Dünya üzerinde 6000'den fazla dil konuşulduğu tahmin edilmektedir. Farklı dillerin nasıl ortaya çıktığı halen gizemini koruyan bir konudur. Yapılan çeşitli araştırma ve testlerin sonucunda bilim insanları bu konuyu şöyle açıklamaktadır. İnsanlar ilk olarak nesnelere benzeyen işaretler vasıtasıyla eylemlere bir referans oluşturuyor. Farklı insanlar aynı nesneler için aynı işaretleri kullanmaları gerektiğini fark ederek ve birbirilerini taklit ederek koordinasyon sağlıyorlar. Zamanla işaretler bir anlam kazanmaya başlıyor ve geleneksel bir hal alıyor. Daha karmaşık durumlar aktarılmak istendiğinde dil bilgisi ortaya çıkmaya başlıyor.

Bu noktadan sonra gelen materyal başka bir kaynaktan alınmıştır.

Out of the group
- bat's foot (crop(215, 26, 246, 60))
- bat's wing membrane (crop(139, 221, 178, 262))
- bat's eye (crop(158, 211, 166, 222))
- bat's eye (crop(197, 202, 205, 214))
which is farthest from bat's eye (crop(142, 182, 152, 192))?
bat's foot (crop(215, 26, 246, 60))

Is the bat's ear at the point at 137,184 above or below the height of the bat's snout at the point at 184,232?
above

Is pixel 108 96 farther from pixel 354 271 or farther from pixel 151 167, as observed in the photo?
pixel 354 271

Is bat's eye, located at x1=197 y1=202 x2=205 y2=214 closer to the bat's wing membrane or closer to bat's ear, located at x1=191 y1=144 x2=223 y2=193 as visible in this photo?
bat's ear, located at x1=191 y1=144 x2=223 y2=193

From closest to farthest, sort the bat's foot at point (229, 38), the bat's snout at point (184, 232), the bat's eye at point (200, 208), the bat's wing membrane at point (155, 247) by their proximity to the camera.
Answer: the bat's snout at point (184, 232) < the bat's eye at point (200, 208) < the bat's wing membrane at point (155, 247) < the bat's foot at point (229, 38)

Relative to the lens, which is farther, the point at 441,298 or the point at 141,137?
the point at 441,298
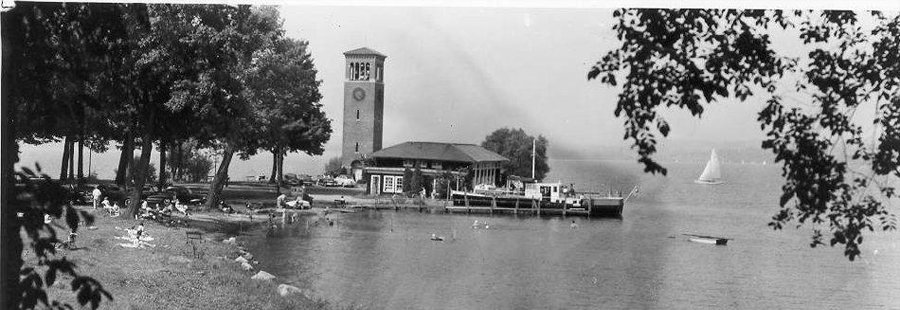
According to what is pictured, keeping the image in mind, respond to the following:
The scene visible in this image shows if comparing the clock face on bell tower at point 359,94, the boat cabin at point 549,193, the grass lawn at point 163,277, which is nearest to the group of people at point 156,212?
the grass lawn at point 163,277

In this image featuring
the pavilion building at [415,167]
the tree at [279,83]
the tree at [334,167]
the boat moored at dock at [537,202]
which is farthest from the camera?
the boat moored at dock at [537,202]

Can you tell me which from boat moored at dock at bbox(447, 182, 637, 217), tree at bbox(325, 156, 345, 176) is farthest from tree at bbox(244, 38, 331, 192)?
boat moored at dock at bbox(447, 182, 637, 217)

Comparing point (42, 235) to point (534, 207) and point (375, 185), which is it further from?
point (534, 207)

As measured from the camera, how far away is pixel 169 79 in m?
11.8

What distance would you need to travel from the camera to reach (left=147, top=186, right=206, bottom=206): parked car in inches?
773

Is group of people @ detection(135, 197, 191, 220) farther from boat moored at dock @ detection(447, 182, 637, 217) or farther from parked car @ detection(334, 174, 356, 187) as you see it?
parked car @ detection(334, 174, 356, 187)

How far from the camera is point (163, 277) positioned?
930cm

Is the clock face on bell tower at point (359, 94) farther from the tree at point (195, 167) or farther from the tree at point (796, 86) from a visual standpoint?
the tree at point (195, 167)

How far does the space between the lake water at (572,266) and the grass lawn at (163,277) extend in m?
1.72

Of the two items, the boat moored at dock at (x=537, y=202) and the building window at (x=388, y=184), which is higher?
the building window at (x=388, y=184)

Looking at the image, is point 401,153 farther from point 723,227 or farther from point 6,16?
point 6,16

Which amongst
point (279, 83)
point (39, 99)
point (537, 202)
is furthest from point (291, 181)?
point (39, 99)

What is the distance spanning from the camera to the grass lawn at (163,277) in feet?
26.1

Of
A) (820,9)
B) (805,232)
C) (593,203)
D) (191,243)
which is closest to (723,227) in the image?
(805,232)
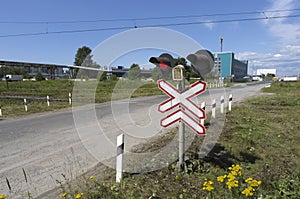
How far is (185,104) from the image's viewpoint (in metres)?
2.94

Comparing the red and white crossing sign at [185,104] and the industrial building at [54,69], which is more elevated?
the industrial building at [54,69]

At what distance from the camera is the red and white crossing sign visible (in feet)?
9.48

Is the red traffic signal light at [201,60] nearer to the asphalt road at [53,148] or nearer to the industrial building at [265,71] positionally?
the asphalt road at [53,148]

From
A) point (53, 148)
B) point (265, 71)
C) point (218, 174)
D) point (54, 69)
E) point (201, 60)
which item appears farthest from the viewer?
point (265, 71)

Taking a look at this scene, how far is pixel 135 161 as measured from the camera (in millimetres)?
3645

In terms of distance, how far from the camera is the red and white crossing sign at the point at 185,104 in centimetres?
289

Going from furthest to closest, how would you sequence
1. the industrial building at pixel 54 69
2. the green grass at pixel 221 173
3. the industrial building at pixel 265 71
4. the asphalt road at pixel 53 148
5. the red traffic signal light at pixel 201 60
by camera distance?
the industrial building at pixel 265 71, the industrial building at pixel 54 69, the asphalt road at pixel 53 148, the red traffic signal light at pixel 201 60, the green grass at pixel 221 173

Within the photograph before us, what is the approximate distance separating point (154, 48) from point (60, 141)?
3.70m

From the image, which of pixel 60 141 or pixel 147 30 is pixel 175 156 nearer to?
pixel 147 30

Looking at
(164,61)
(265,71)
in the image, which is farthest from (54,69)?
(265,71)

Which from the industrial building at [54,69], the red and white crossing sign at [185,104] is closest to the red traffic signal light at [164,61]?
the red and white crossing sign at [185,104]

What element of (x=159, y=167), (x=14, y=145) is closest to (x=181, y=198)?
(x=159, y=167)

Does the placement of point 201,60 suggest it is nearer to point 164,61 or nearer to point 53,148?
point 164,61

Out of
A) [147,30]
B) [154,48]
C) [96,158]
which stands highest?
[147,30]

Yaşayan dillerin hepsi büyük bir çeşitliliğe sahip. Her dilde benzer kavramları açıklama ve ifade etme şekli farklı. İnsanların birbirlerinden uzak yerlerde yaşaması zamanla aralarında ortak kavramların oluşmasına neden oluyor. Kişilerdeki şive farklılıkları zamanla toplumun geneline yayılıyor ve sadece o toplulukta şekillenmeye başlayarak yeni bir dilin oluşmasına neden oluyor.

Farklı kültürel değerlere sahip insanların bir araya gelmesi de ilk başlarda farklı diller konuşulsa bile zamanla birbirleriyle anlaşmak zorunda olduklarından ortak bir dil geliştirmelerine neden oluyor.

Bilim adamlarına göre tarihsel sürecin başında bile birden çok dil olduğu düşünülüyor. Zamanla insan toplulukları çeşitli nedenle yer değiştirdikçe, yaşanılan göçler sonucu birbirlerinden ayrılarak yeni gruplarla bir araya geldikçe diller şekillenmeye devam ediyor.

Bunun dışında ilk başlarda tek bir dil olduğunu savunan bilim insanları da yok değil. Onların varsayımına göreyse insan topluluklarının yer değiştirmeleri sonucu dillerin farklılaştığı savı.

Ancak farklı görüşe sahip olan her iki tarafında birleştiği ortak nokta ilk aşamalarda konuşulan dilin bizim anladığımız karakterde bir dil yapısında olmadığı. Yani düzgün ve anlamlı cümleler oluşturularak konuşulmadığı.

Dillerin nasıl ortaya çıktığına dair yapılan pek çok deney var. Bunlardan biri ne yazık ki korkunç olarak nitelendirilebileceğimiz bir deney. 13. Yüzyılda yapılan bu deneyde bebekleri inceliyorlar. Bebekleri bir odaya kapatarak kendi aralarında bir dil oluşturup oluşturamayacaklarını anlamaya çalışıyorlar. Elbette deneyden bir sonuç alınmıyor ve ne yazık ki deney bebeklerin ölümü ile sonuçlanıyor.

Ancak dilin nasıl oluştuğunun tespitinde yapılan tüm deneyler bu şekilde canice değil. Örneğin 1980'li yıllarda işaret dilini baz alarak yapılan deney gibi. Bu deneyde iki grup çocuk iki ayrı odaya alınıyor. Aralarında sesli iletişim olmadan sadece görüntünün olduğu bir görüşme yapmaları isteniyor. Bu görüntülü görüşme üzerinden kullanılan mimikler, jestler, el hareketleri izleniyor. Sonuç olarak yaklaşık yarım saat sonra gruptakilerin sadece somut nesneleri değil soyut kavramları da anlatabilecek duruma geldiği görülmüştür.

Dillerin oluşumu bize anlaşılması çok zor bir konu gibi gelse de bebeklerin çıkardıkları sesler, eşler veya aile içinde kısaltmalarla konuşulan anlamsız sayılabilecek kelimelerin kullanılması ile (sadece ilgili kişiler arasında anlaşılması mümkün olan) yapılan konuşmalar ilkel zamandaki dilin oluşumuna birer örnek aslında.